The outcome also could provide new guidelines for the treatment of suspects who invoke the right to counsel, experts say, potentially altering how police across the country conduct interrogations.

In October 2002, police arrested Leeander J. Blake in connection with a carjacking and slaying in the city's historic district, a crime that had gone unsolved for more than a month. Soon after he asked to see a lawyer, which had brought questioning to a halt, Blake was notified in a charging document that he could be executed. A police officer then remarked, "I bet you want to talk now, huh?"

A half-hour later, Blake did talk, telling a detective that he was at the scene but was not the gunman.

Maryland's highest court ruled last year that, because Blake had asked to see a lawyer, the statement was taken improperly and could not be used as evidence. Under a state law that since has been changed, prosecutors, because they had lost a pretrial ruling, were required to drop the charges.

At issue yesterday was whether Blake's statement should, in fact, be admissible at trial. The question hangs on whether he freely decided to speak or was coerced into doing so by the officer's taunt -- a remark that, because Blake was 17 and not eligible for the death penalty, was based on an implication that was not accurate.

The prosecutor, Assistant Attorney General Kathryn Grill Graeff, acknowledged that the remark by Officer Curtis Reese was improper but said the violation did not require that Blake's statements be thrown out. She argued that a detective, William Johns, attempted to remedy the damage by remarking within earshot of Blake: "No, he doesn't want to talk to us. He already asked for a lawyer. We cannot talk to him now."

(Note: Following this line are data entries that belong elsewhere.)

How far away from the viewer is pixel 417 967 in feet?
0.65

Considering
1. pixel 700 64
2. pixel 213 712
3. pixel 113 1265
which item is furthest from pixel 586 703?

"It was Blake who intended and said clearly that he wanted to talk with the police," Graeff told the justices.

Blake's attorney, Kenneth W. Ravenell, argued that Johns's remedy was insufficient, noting that a lower court had found that Reese's remark was intended to provoke a response. Ravenell said that allowing police to violate suspects' rights and still permitting statements obtained as a result of those violations to be used as evidence would only lead to deliberate violations.

"Do we want to encourage that kind of police abuse?" he asked the court.

Not mentioned during the argument was Straughan Lee Griffin, 51, the businessman and sailing enthusiast who was shot while unloading groceries in front of his home by assailants who then ran over his body as they fled in his Jeep Grand Cherokee.

An acquaintance of Blake's, Terrence Tolbert, was convicted in January and sentenced to life in prison without the possibility of parole for his role in the slaying, the first in the Annapolis historic district since the 1960s. The case against Tolbert relied largely on two police officers' testimony that Tolbert incriminated himself during interviews. At trial, Tolbert admitted being present during the slaying but contended that Blake fired the shot that killed Griffin.

In the gallery at the Supreme Court yesterday were Griffin's mother and sister. They said later that hearing the case argued -- hanging as it did on legal abstractions and questions such as whether the violation of rights had been "cured" -- was a painful experience.

"My brother had no cure," said Linda Griffin. She paused and then said: "The only thing that would make this palatable is for there to be an opportunity for a trial. I think it would be horrific if there was no trial."

Under questioning by the justices, Graeff said the state could bring Blake to trial only if the high court ruled that his statements could be used as evidence.